Steinbrück (2002) conducted an experiment comparing online banking
sites with no pictures, with an unlabeled employee picture and with the
same picture labeled as a nameless customer service representative. After
about fifteen minutes of combined free exploration and transaction simulation
tasks, participants rated the trustworthiness of the sites overall. Independent
of their Internet experience, participants rated the site with the labeled
picture most trustworthy. In addition, the site with the unlabeled picture
was considered more trustworthy than the site with no photo whatsoever.
Steinbrück concludes that customer service representative photographs
on banking Web sites establishes a human point of contact in an otherwise
intangible, virtual company facilitating the creation of consumer trust.

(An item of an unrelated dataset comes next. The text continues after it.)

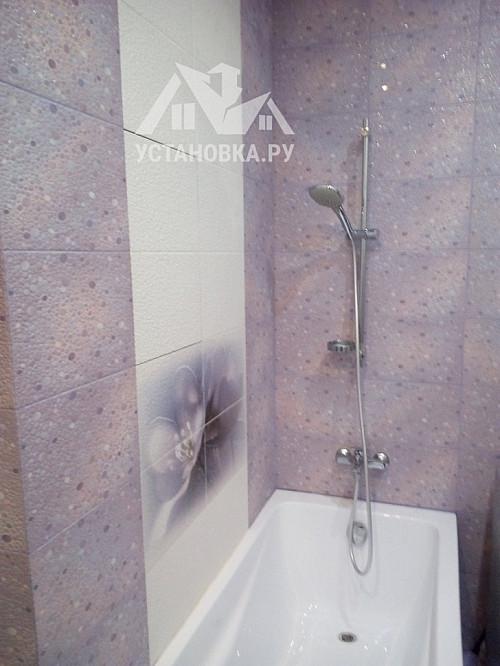 Установить сушилку для белья в ванной комнате
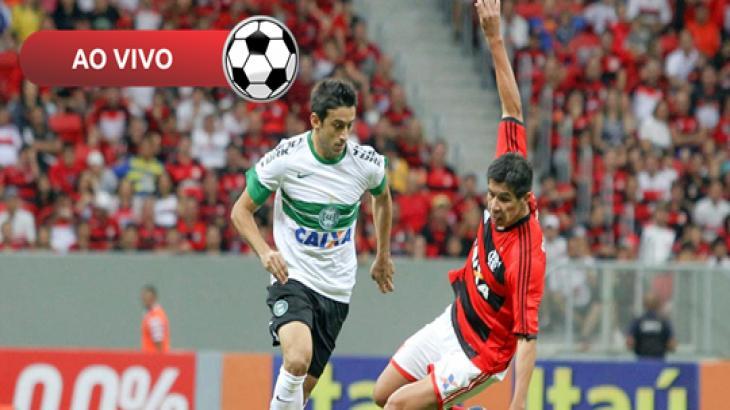 Coritiba X Flamengo Ao Vivo Saiba Como Assistir Online E Na Tv Pelo Brasileirao Televisao Natelinha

Subsequent research exploring the trust building impact of photographs
on transactional sites, however, has not universally been positive.
Anecdotal findings from Nielsen (reported in Riegelsberger, Sasse and
McCarty, 2003) suggest that embedding photos of "perfect" people
on an Intranet – people who are too consistently beautiful to be
real employees – actually undermines credibility, and therefore
undermines trust.
Research by Reigelsberger and colleagues begins to provide insight to
the inconsistencies reported previously.
In their qualitative study, Reigelsberger & Sasse (2002) identified
two distinct groups of users (out of four) who responded negatively to
photographs in Web sites. Interestingly these users are on opposite ends
of the e-commerce use spectrum. Non-shoppers with a very low baseline
trust in e-commerce interactions responded negatively because they interpreted
the photos as strategic attempts to manipulate their trust. In contrast,
very experienced shoppers considered the photos gratuitous design elements,
unnecessarily cluttering the interface without adding meaningful functionality.
Humans are especially wired to notice other human faces. Developmental
psychology research demonstrates that normal babies orient preferentially
to human faces over other types of stimulus. (Crack babies don't.) Neuropsychology
research demonstrates that there is a special module of the brain dedicated
to face recognition. Damage to that area of the brain results in a disorder
called prosopagnosia, or the inability to recognize familiar faces. (See
work by Oliver Sacks for interesting studies.) Eye tracking studies exploring
the trust-building effects of photos on Web sites demonstrate that while
photographs have no deleterious effect on task performance, pictures of
human faces do systematically draw the eye on at least the first view
of a Web page (Reigelsberger, 2002). If we notice faces automatically,
then designers must bear in mind that users will also incur a cognitive
cost if they suppress the urge to glance at photos that do not contribute
meaningfully to the task flow on Web sites.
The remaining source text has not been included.